As burial space decreases in Kenai’s cemetery — pictured here on March 17, 2017 — the Kenai City Council is taking steps on a long-planned expansion. On Wednesday council members voted unanomously to fund engineering plans for converting the vacant lot adjacent to the existing cemetery across Floatplane Road into new cemetery grounds. Construction of the expansion may begin this year. (Ben Boettger/Peninsula Clarion)

As burial space decreases in Kenai’s cemetery — pictured here on March 17, 2017 — the Kenai City Council is taking steps on a long-planned expansion. On Wednesday council members voted unanomously to fund engineering plans for converting the vacant lot adjacent to the existing cemetery across Floatplane Road into new cemetery grounds. Construction of the expansion may begin this year. (Ben Boettger/Peninsula Clarion)

Kenai funds cemetery expansion plans

As burial space shrinks in the Kenai cemetery on Floatplane Road, the city government is taking steps toward the long-planned construction of new cemetery space across the street.

“It’s a project long overdue, and we’re pretty excited about it,” Kenai Parks and Recreation Director Bob Frates said of the expansion.

The architecture firm Klauder and Associates drew plans for a new burial ground on 4.10-acre vacant lot on the opposite side on Floatplane Road from the existing cemetery. On Wednesday the Kenai city council unanimously appropriated $17,183 to Nelson Engineering to expand that design into a detailed work plan. Nelson was the lowest of five bidders on the project — the highest was $30,991.

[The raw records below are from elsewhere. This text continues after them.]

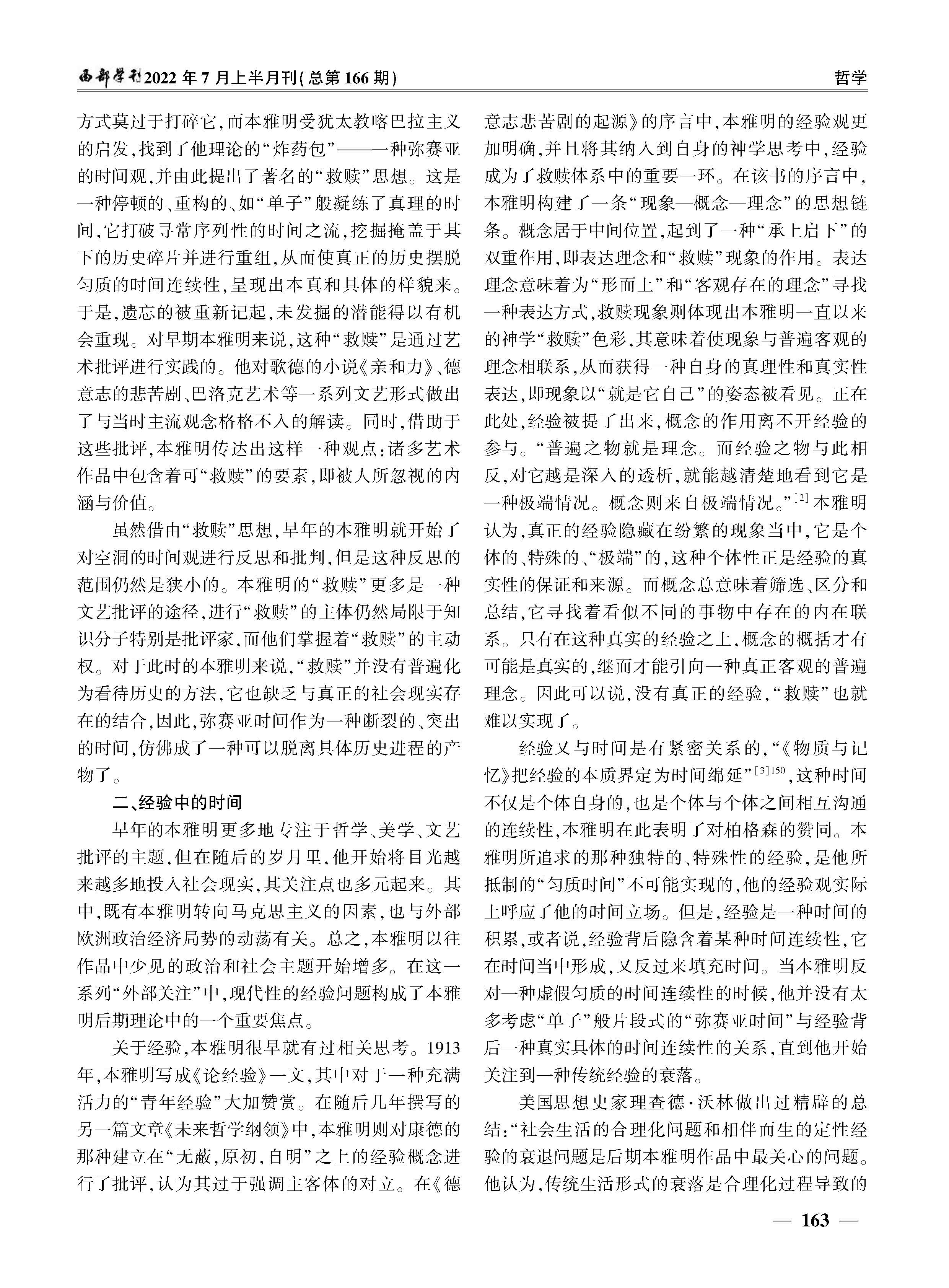 西部学刊2022年7月上半月刊(总第166期)

哲学

方式莫过于打碎它,而本雅明受犹太教喀巴拉主义的启发,找到了他理论的“炸药包”——一种弥赛亚的时间观,并由此提出了著名的“救赎”思想。这是一种停顿的、重构的、如“单子”般凝练了真理的时间,它打破寻常序列性的时间之流,挖掘掩盖于其下的历史碎片并进行重组,从而使真正的历史摆脱匀质的时间连续性,呈现出本真和具体的样貌来。于是,遗忘的被重新记起,未发掘的潜能得以有机会重现。对早期本雅明来说,这种“救赎”是通过艺术批评进行实践的。他对歌德的小说《亲和力》、德意志的悲苦剧、巴洛克艺术等一系列文艺形式做出了与当时主流观念格格不入的解读。同时,借助于这些批评,本雅明传达出这样一种观点:诸多艺术作品中包含着可“救赎”的要素,即被人所忽视的内涵与价值。

虽然借由“救赎”思想,早年的本雅明就开始了对空洞的时间观进行反思和批判,但是这种反思的范围仍然是狭小的。本雅明的“救赎”更多是一种文艺批评的途径,进行“救赎”的主体仍然局限于知识分子特别是批评家,而他们掌握着“救赎”的主动权。对于此时的本雅明来说,“救赎”并没有普遍化为看待历史的方法,它也缺乏与真正的社会现实存在的结合,因此,弥赛亚时间作为一种断裂的、突出的时间,仿佛成了一种可以脱离具体历史进程的产物了。

二、经验中的时间

早年的本雅明更多地专注于哲学、美学、文艺批评的主题,但在随后的岁月里,他开始将目光越来越多地投入社会现实,其关注点也多元起来。其中,既有本雅明转向马克思主义的因素,也与外部欧洲政治经济局势的动荡有关。总之,本雅明以往作品中少见的政治和社会主题开始增多。在这一系列“外部关注”中,现代性的经验问题构成了本雅明后期理论中的一个重要焦点。

关于经验,本雅明很早就有过相关思考。1913年,本雅明写成《论经验》一文,其中对于一种充满活力的“青年经验”大加赞赏。在随后几年撰写的另一篇文章《未来哲学纲领》中,本雅明则对康德的那种建立在“无蔽,原初,自明”之上的经验概念进行了批评,认为其过于强调主客体的对立。在《德意志悲苦剧的起源》的序言中,本雅明的经验观更加明确,并且将其纳入到自身的神学思考中,经验成为了救赎体系中的重要一环。在该书的序言中,本雅明构建了一条“现象—概念—理念”的思想链条。概念居于中间位置,起到了一种“承上启下”的双重作用,即表达理念和“救赎”现象的作用。表达理念意味着为“形而上”和“客观存在的理念”寻找一种表达方式,救赎现象则体现出本雅明一直以来的神学“救赎”色彩,其意味着使现象与普遍客观的理念相联系,从而获得一种自身的真理性和真实性表达,即现象以“就是它自己”的姿态被看见。正在此处,经验被提了出来,概念的作用离不开经验的参与。“普遍之物就是理念。而经验之物与此相反,对它越是深入的透析,就能越清楚地看到它是一种极端情况。概念则来自极端情况。”$^{[2]}$本雅明认为,真正的经验隐藏在纷繁的现象当中,它是个体的、特殊的、“极端”的,这种个体性正是经验的真实性的保证和来源。而概念总意味着筛选、区分和总结,它寻找着看似不同的事物中存在的内在联系。只有在这种真实的经验之上,概念的概括才有可能是真实的,继而才能引向一种真正客观的普遍理念。因此可以说,没有真正的经验,“救赎”也就难以实现了。

经验又与时间是有紧密关系的,“《物质与记忆》把经验的本质界定为时间绵延”$^{[3]150}$,这种时间不仅是个体自身的,也是个体与个体之间相互沟通的连续性,本雅明在此表明了对柏格森的赞同。本雅明所追求的那种独特的、特殊性的经验,是他所抵制的“匀质时间”不可能实现的,他的经验观实际上呼应了他的时间立场。但是,经验是一种时间的积累,或者说,经验背后隐含着某种时间连续性,它在时间当中形成,又反过来填充时间。当本雅明反对一种虚假匀质的时间连续性的时候,他并没有太多考虑“单子”般片段式的“弥赛亚时间”与经验背后一种真实具体的时间连续性的关系,直到他开始关注到一种传统经验的衰落。

美国思想史家理查德·沃林做出过精辟的总结:“社会生活的合理化问题和相伴而生的定性经验的衰退问题是后期本雅明作品中最关心的问题。他认为,传统生活形式的衰落是合理化过程导致的

— 163 —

“This takes the conceptual design and gives us a civil engineering design that we can then construct,” Kenai City Manager Paul Ostrander said of the appropriation.

Ostrander told council members the expansion project doesn’t have a timeline, but that “we’re hoping to still have construction this season.”

“Whether or not it’s completed this year, I’m not certain,” Ostrander said.

The eventual construction will involve grading and planting the lot, surveying grave plots, building a parking lot and turnaround, installing a well and related infrastructure, and erecting a fence — similar in front to the aluminum barred fence around the existing cemetery and chainlink along the back of the lot, Frates said. Current estimates for the construction cost, he said, were between $260,000 and $250,00.

Kenai’s existing 9.56 acres of cemetery space continues to fill up rapidly. There were 65 open cemetery plots in January 2017, when Parks and Recreation considered raising cemetery fees from $250 for a standard plot to $1,000. Reservations poured in ahead of the increase, so that about half those spots remained two months later when the city council closed reservations by the still-living until the cemetery expansion is complete. Now about 20 plots remain, said Kenai City Clerk Jamie Heinz.

The cemetery’s 100-niche columbarium — a structure installed in August 2015 to house cremated ashes — has yet to have any urns sealed in it, Frates said.

Frates estimated the expanded cemetery would have roughly 350 standard plots, 180 infant plots, and 360 plots for cremation urns. The area surrounding the new cemetery lot is also designated for future cemetery expansion, to be built as needed, Frates said. City-owned property to the west is marked for the next phase of expansion, followed by the land to the north.

In addition to creating more space, Frates said the expansion would allow his department to work better in the new cemetery grounds than in the present one, where graves were laid out haphazardly in Kenai’s early days.

“This will give us an opportunity to kind of coherently lay out the cemetery in the most logical order,” Frates said. “That’s one of the issues with some of the cemeteries throughout the state — these things were often times put in years and years ago, and you’ve got plots running in all kinds of funky directions. This will definitely provide a lot more efficiency in our operation, in that everything’s going to be north, south, east, west oriented. Location of plots, finding plots will be much simpler.”